Ok, so which foobar.pdf attached to a sales order is which one?  i'd
rather have some sort of unique constraint on the file name even if it
isn't global.  My current thinking is a uniqueness between the primary
attachment point and the file name.  So you can only have one
"contract.doc" attached to a given sales order.  However, if you have
a secondary link there (to be implemented in the future) to the sales
invoice, the user could see "contract.doc" linked from "sales order
12345."  There could only be one "contract.doc" linked from that sales
order to that invoice though there could be additional contract.doc's
from other sales orders onto the same invoice.

>
> When a new file is uploaded, compare its CRC/checksum to the index of
> stored files.  If there's no match, it's a new file, gets a new ID, and we
> save it. If the checksum matches, compare the contents to the N files with
> the match.  If one of them matches, create a link to the existing copy, by
> inserting a referential entry in whatever table is tracking where files
> are attached. If none of them matches, it's a new file.

I am still worried about handling naming collisions in a way that is
user-transparent.
>
> I'm pushing this, because I think it's more extendable, and it also leads
> directly to what Erik wanted.
>
> If you divorce the storage of files, and the way they are tracked, from
> the documents to which they are attached, you get a true virtual
> filesystem.

If you are going to do a true virtual filesystem I think you'd have to
store a lot more information about each file to avoid the file
collision issue.  I personally would get cranky if I had to look
through 34 foobar.pdf's to figure out which one was the one I wanted.
Traditional filesystems get around this problem by requiring unique
paths.  We could do the same here but either the paths end up
meaningless or they end up impossible to enforce against different
database relations.

So the question I have is that if we go this way, how do we handle
that?  Over what domains do we require unique file names, and how do
we expose this to the user?

> Any document can point to any file(s), and any file can be pointed to by
> one/some/no documents.
>
> Associations can be re-mapped after file storage (this assumes a file
> management UI at some point), which is necessary for Erik's suggestion.

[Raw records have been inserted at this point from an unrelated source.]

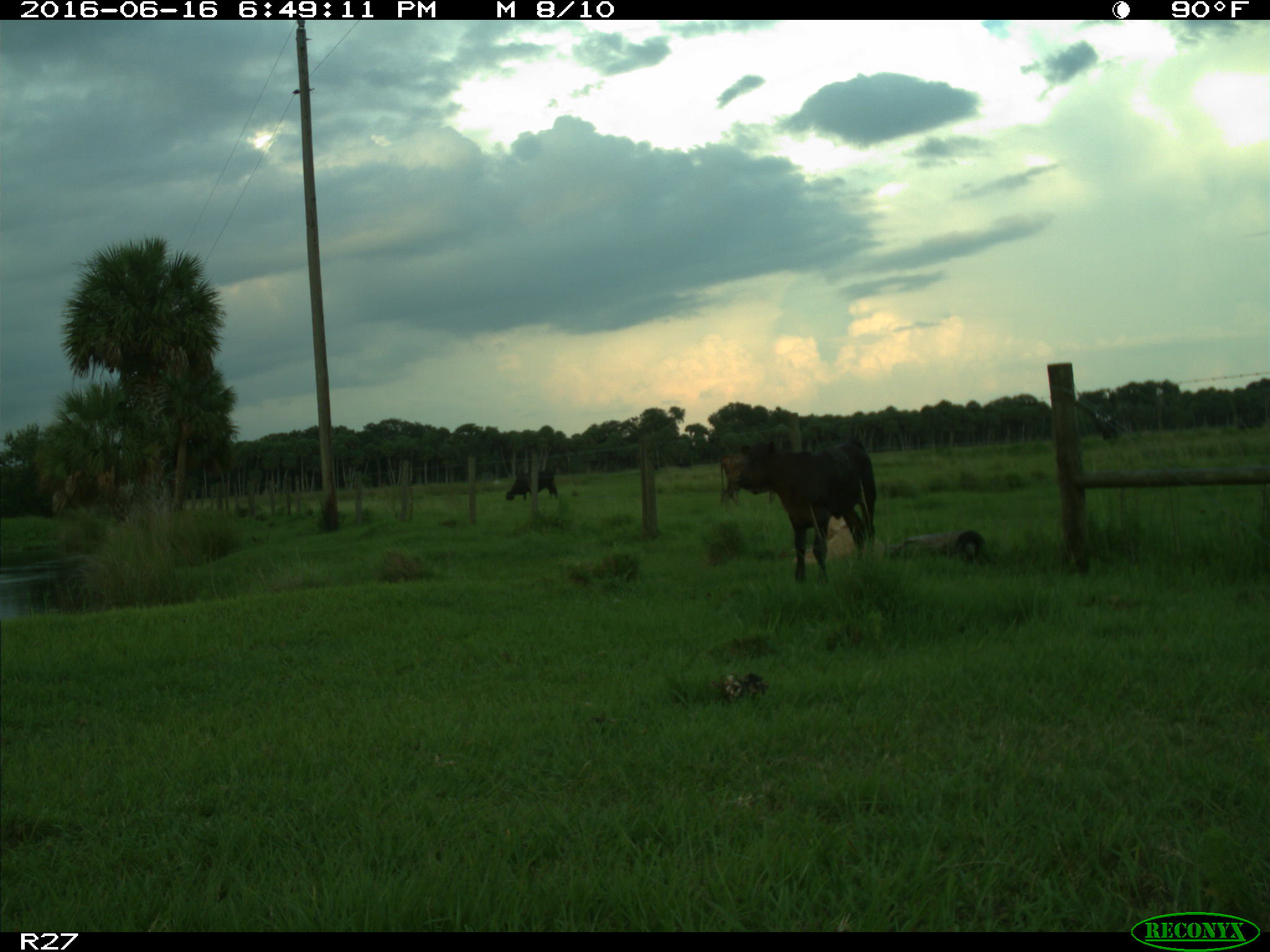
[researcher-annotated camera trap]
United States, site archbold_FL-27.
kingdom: Animalia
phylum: Chordata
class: Mammalia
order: Artiodactyla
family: Bovidae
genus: Bos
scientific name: Bos taurus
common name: domestic cow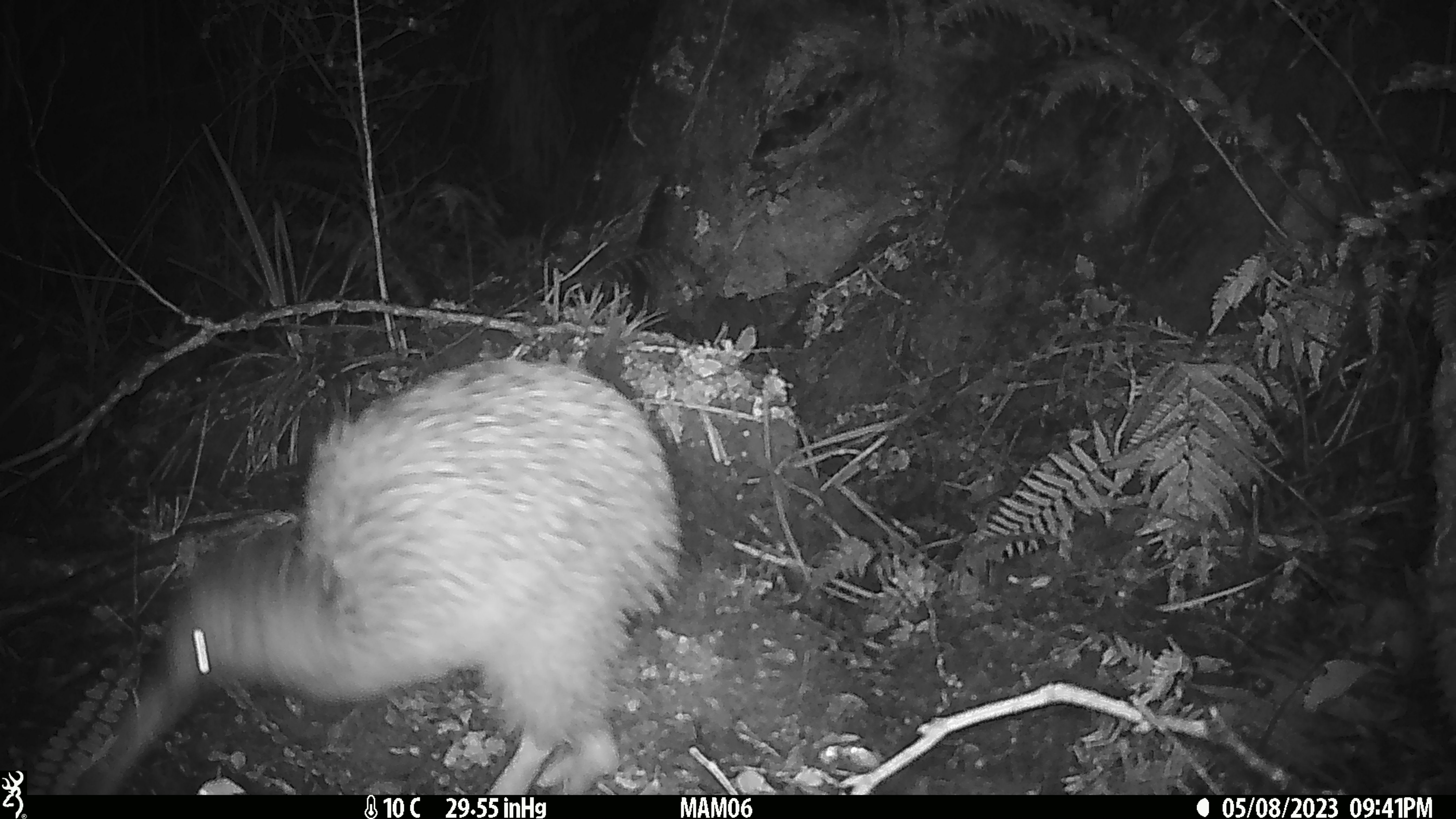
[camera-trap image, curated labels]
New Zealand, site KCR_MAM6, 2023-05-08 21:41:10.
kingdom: Animalia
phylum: Chordata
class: Aves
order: Apterygiformes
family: Apterygidae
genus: Apteryx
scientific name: Apteryx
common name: kiwi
Kiwi (Apteryx).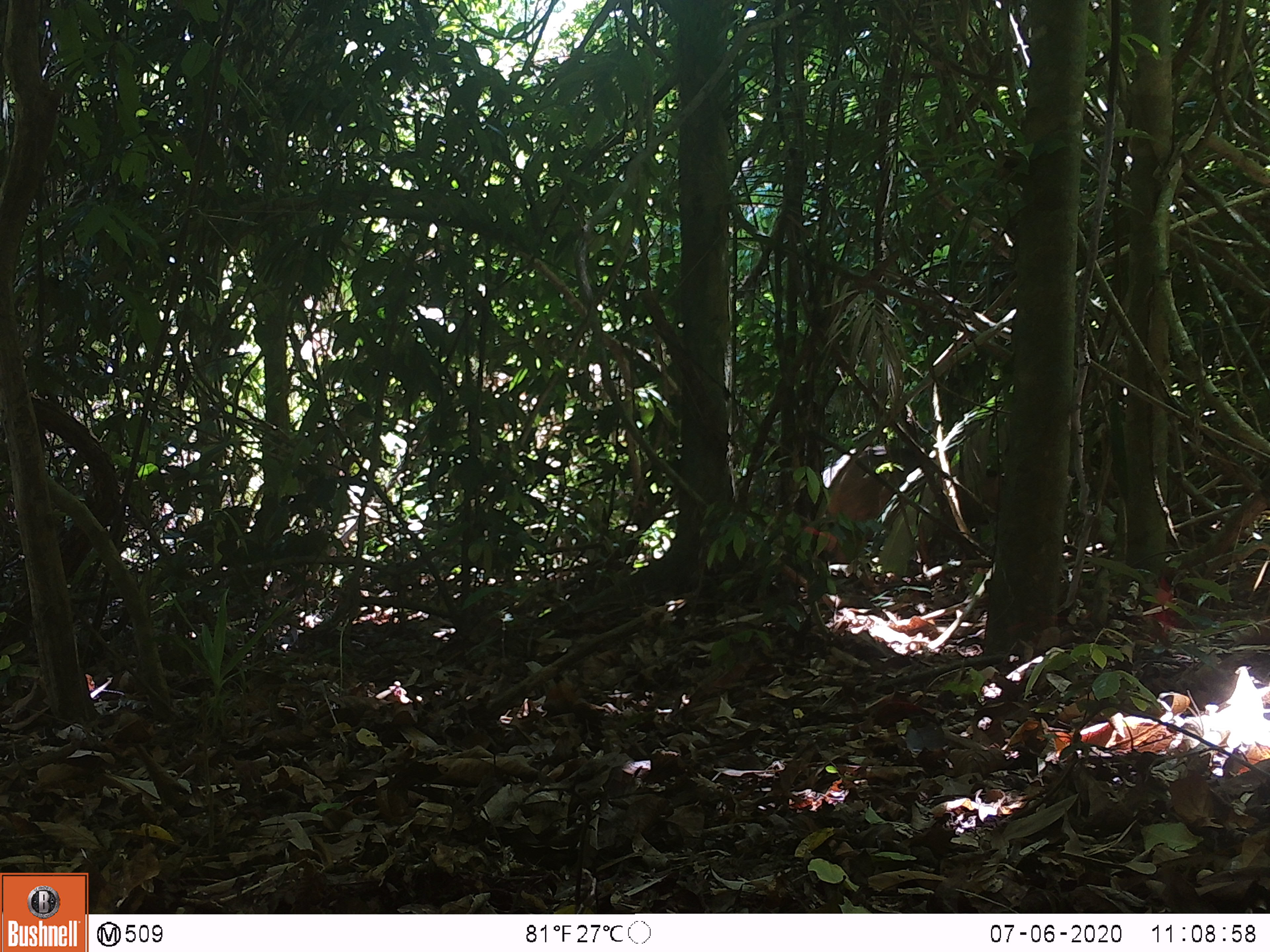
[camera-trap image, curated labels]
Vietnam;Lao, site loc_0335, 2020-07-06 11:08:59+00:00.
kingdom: Animalia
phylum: Chordata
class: Mammalia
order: Artiodactyla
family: Suidae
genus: Sus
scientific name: Sus scrofa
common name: eurasian wild pig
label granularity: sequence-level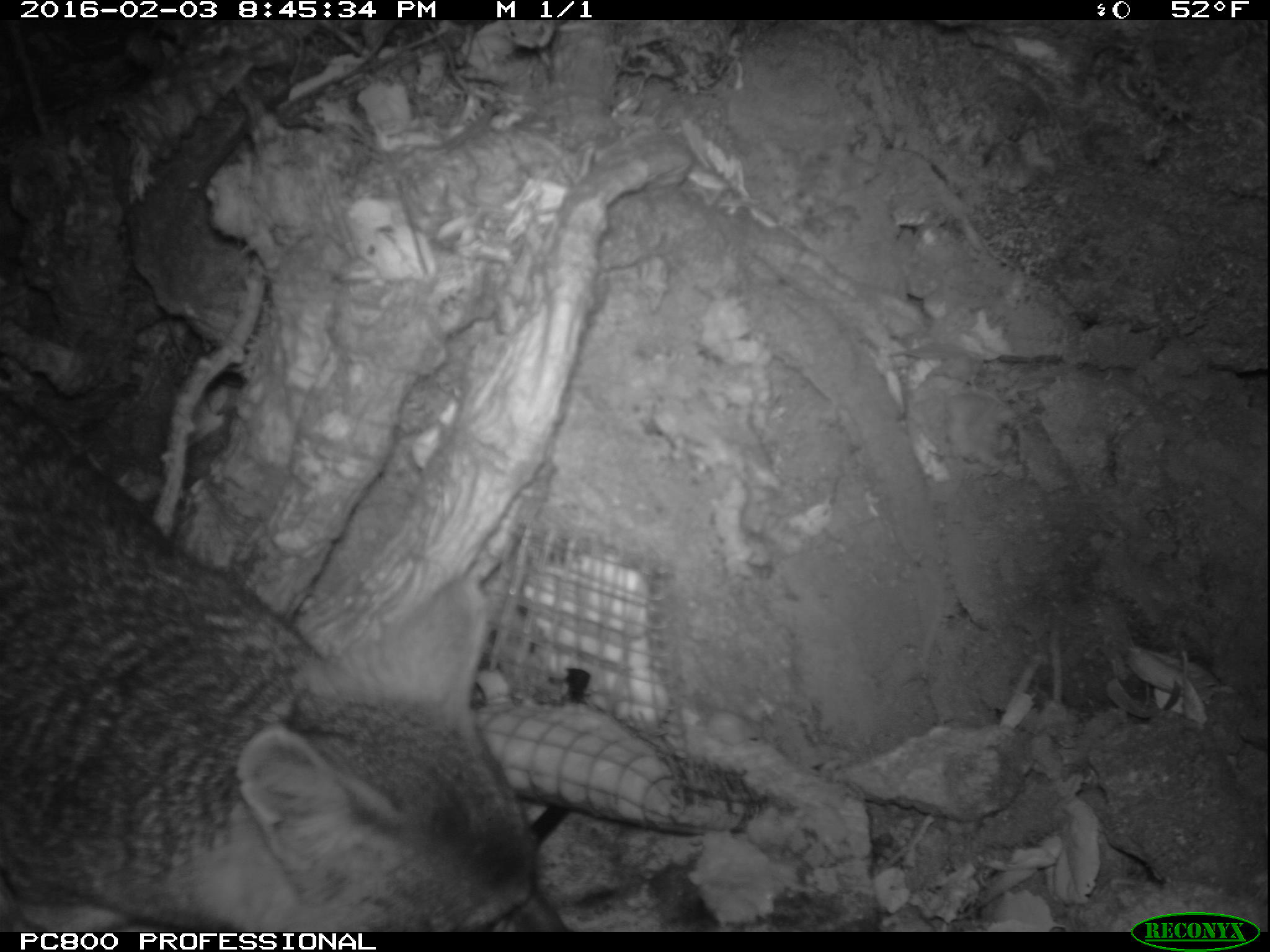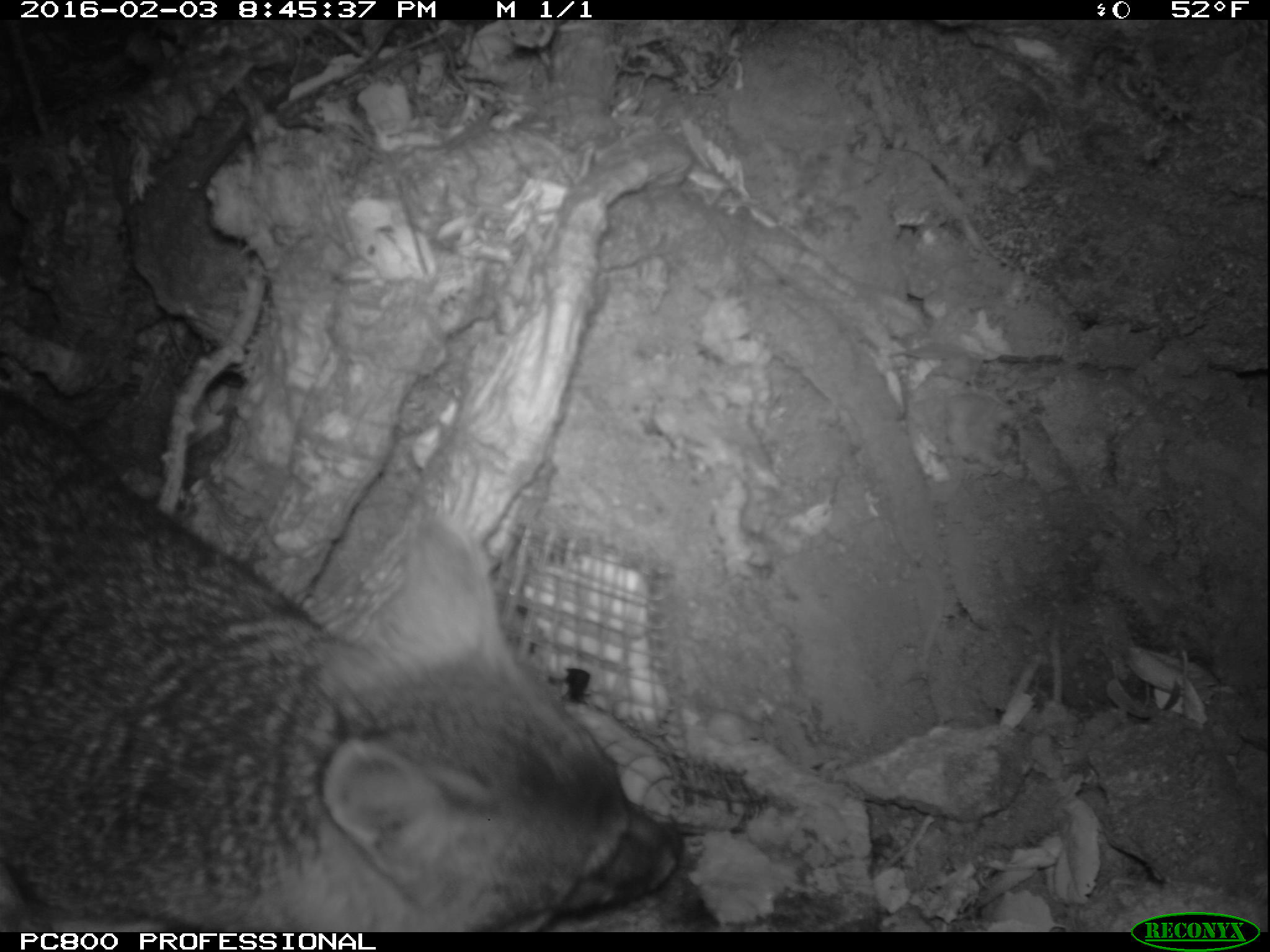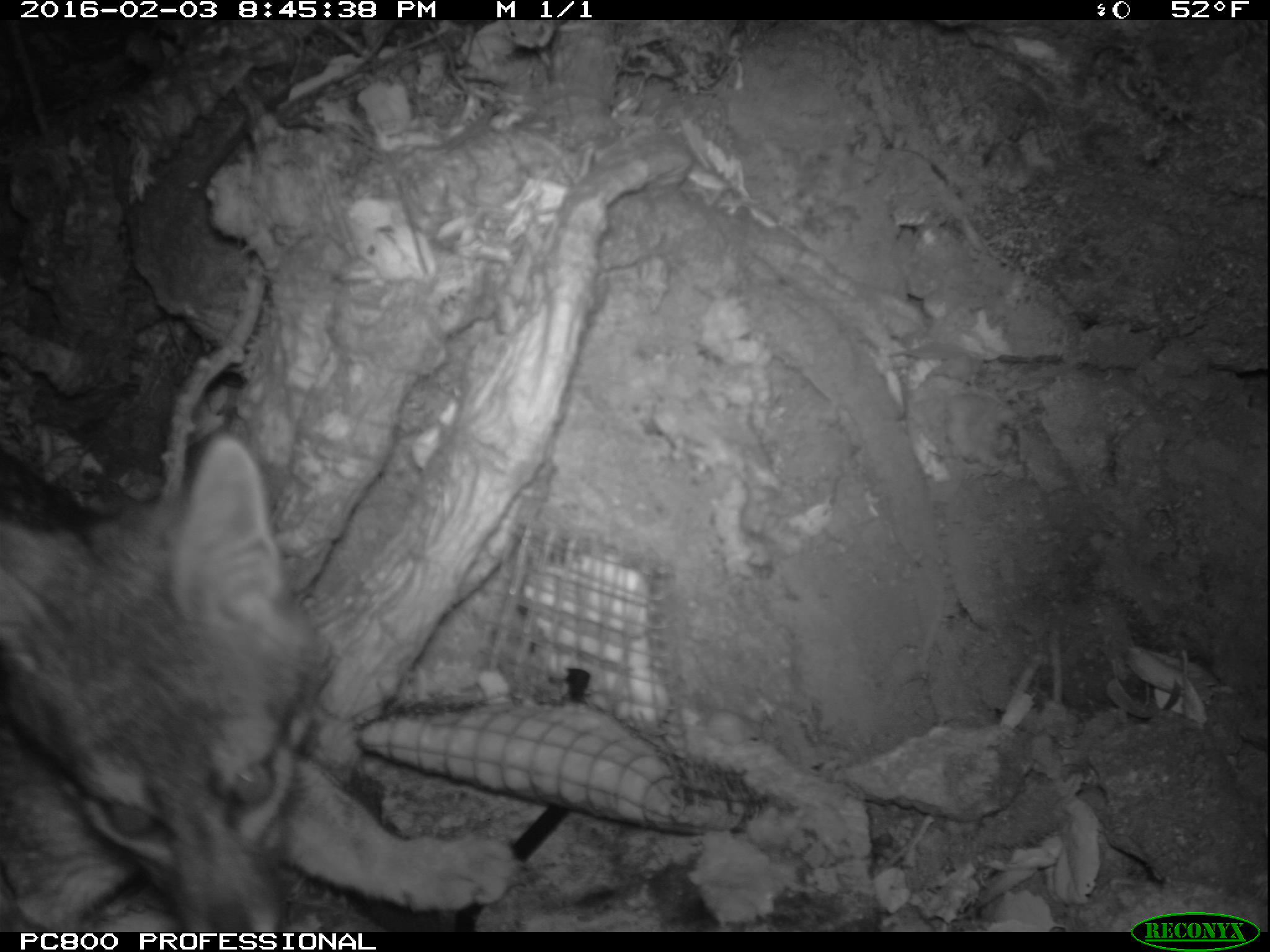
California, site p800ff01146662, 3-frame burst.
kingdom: Animalia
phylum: Chordata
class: Mammalia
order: Carnivora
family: Canidae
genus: Urocyon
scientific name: Urocyon littoralis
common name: island fox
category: fox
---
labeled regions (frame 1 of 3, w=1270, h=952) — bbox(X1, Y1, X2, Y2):
fox: bbox(0, 388, 573, 933)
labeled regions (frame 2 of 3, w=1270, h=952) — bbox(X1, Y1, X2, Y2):
fox: bbox(0, 390, 682, 932)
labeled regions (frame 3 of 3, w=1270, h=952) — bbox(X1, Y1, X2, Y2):
fox: bbox(0, 430, 522, 930)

The second addition I was thinking about a different way of attaching
secondary linking.

CREATE TABLE secondary_file_mapping AS (
file_id int not null,
ref_key int not null
attach_class int not null references file_class(id)
);

CREATE TABLE attach_tx_file_to_oe AS (
FOREIGN KEY file_id REFERENCES file_transaction(id),
FOREIGN KEY ref_key REFERENCES oe(id),
CHECK (attach_class = 2)
) INHERITS (secondary_file_mapping);


CREATE TABLE attach_oe_file_to_tx AS (
FOREIGN KEY file_id REFERENCES file_order(id),
FOREIGN KEY ref_key REFERENCES transaction(id),
CHECK(attach_class = 1)
) INHERITS (secondary_file_mapping);

CREATE TABLE attach_oe_file_to_oe AS (
FOREIGN KEY file_id REFERENCES file_order(id),
FOREIGN KEY ref_key REFERENCES oe(id),
CHECK (attach_class = 2)
) INHERITS (secondary_file_mapping); -- for order consolidation, etc

This gets more complicated than your solution, Luke and that's a
legitimate question of tradeoffs.  But I am wondering if a real
virtual filesystem is desired if it would be better to use a mature
document management solution instead and use the proposed x-url
approach.

Note here you can get all files by "select  * from file_attachment"
and all secondary links by "select * from secondary_file_mapping."

I don't currently see a way around the naming collision issues across
wide ranges of users which strike me as very manageable, but I'd be
interested in hearing suggestions.

Best Wishes,
Chris Travers